Find $\lim_{n \to +\infty }\frac{e^{u_{1}}+e^{\frac{u_{2}}{2}}+e^{\frac {u_{3}}{3}}+...+e^{\frac {u_{n}}{n}}-n}{\ln(n+1)}$ when $u_{n}$ converges to u

Question

We have a first premilinary question that is: let $u_{n}$ be a sequence that converges to $u$, show that $$\lim_{n \to +\infty} \frac {e^{\frac {u_{n}} {n}} - 1} {\ln(1 + 1/n)} = u$$ this is easy with simple equivalents, but I am stumped at the second question.
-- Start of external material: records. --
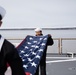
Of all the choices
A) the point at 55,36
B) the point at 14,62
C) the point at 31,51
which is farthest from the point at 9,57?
the point at 55,36

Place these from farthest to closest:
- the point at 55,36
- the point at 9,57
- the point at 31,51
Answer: the point at 55,36 → the point at 31,51 → the point at 9,57

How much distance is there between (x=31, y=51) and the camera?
4055 mm

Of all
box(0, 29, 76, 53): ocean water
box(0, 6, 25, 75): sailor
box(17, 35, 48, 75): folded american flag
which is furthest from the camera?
box(0, 29, 76, 53): ocean water

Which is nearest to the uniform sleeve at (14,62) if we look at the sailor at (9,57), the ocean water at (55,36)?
the sailor at (9,57)

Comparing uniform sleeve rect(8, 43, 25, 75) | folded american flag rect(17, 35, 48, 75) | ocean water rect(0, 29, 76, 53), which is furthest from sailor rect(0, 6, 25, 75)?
ocean water rect(0, 29, 76, 53)

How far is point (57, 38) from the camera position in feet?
29.9

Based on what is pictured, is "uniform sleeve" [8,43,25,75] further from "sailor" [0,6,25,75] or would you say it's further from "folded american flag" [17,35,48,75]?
"folded american flag" [17,35,48,75]

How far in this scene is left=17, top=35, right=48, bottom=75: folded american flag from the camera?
384 cm

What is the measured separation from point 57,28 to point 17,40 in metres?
1.66

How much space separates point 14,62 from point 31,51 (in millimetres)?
2719

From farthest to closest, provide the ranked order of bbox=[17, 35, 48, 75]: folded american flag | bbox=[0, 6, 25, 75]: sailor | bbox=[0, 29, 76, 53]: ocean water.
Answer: bbox=[0, 29, 76, 53]: ocean water
bbox=[17, 35, 48, 75]: folded american flag
bbox=[0, 6, 25, 75]: sailor

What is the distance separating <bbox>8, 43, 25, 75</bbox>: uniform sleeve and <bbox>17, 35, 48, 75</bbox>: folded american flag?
7.89 feet

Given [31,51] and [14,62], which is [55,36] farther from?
[14,62]

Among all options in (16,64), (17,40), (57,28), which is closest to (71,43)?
(57,28)
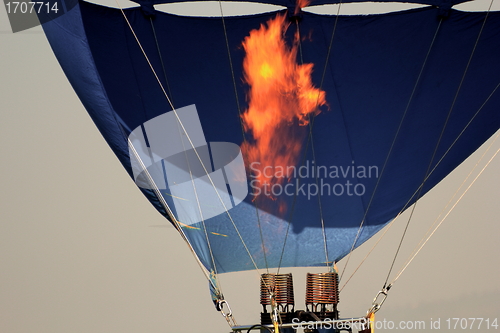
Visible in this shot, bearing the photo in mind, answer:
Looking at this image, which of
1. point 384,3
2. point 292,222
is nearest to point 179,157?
point 292,222

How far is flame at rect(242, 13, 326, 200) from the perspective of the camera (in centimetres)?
618

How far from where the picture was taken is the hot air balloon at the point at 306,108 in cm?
618

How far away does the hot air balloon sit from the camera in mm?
6176

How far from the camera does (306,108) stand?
6.23m

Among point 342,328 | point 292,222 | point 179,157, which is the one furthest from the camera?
point 292,222

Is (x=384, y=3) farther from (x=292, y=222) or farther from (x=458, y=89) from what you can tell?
(x=292, y=222)

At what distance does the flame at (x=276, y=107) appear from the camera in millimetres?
6180

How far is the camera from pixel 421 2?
6.31 meters

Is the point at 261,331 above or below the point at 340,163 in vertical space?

Only thing I have so far is:

$$\lim_{n \to +\infty }\frac{e^{u_{1}}+e^{\frac {u_{2}}{2}}+e^{\frac {u_{3}}{3}} + ... + e^{\frac {u_{n}}{n}}-n}{\ln(n+1)} = \lim_{n \to +\infty }\frac{(e^{u_{1}} - 1) +(e^{\frac {u_{2}}{2}} -1) + e^{\frac {u_{n}}{n}}-1}{\ln(n+1)}$$

Which makes me think that I could use the Bolzano-Césaro theorem, but I can't manage to convert $\ln(n+1)$ to something useful. Thank you for your help.

Answer 1

Notice that $\ln(n+1)$ is increasing and unbounded. Furthermore:

$$ \frac{\sum_{i=1}^{n+1}e^{\frac{u_{i}}{i}}-(n+1)-\sum_{i=1}^{n}e^{ \frac{u_{i}}{i}}+n}{\ln(n+2)-\ln(n+1)} = \frac{\exp(\frac{u_{n+1}}{n+1})-1}{\ln(\frac{n+2}{n+1})} \rightarrow u $$

And thus the desired limit is $u$ in view of Cesaro-Stolz and the first part.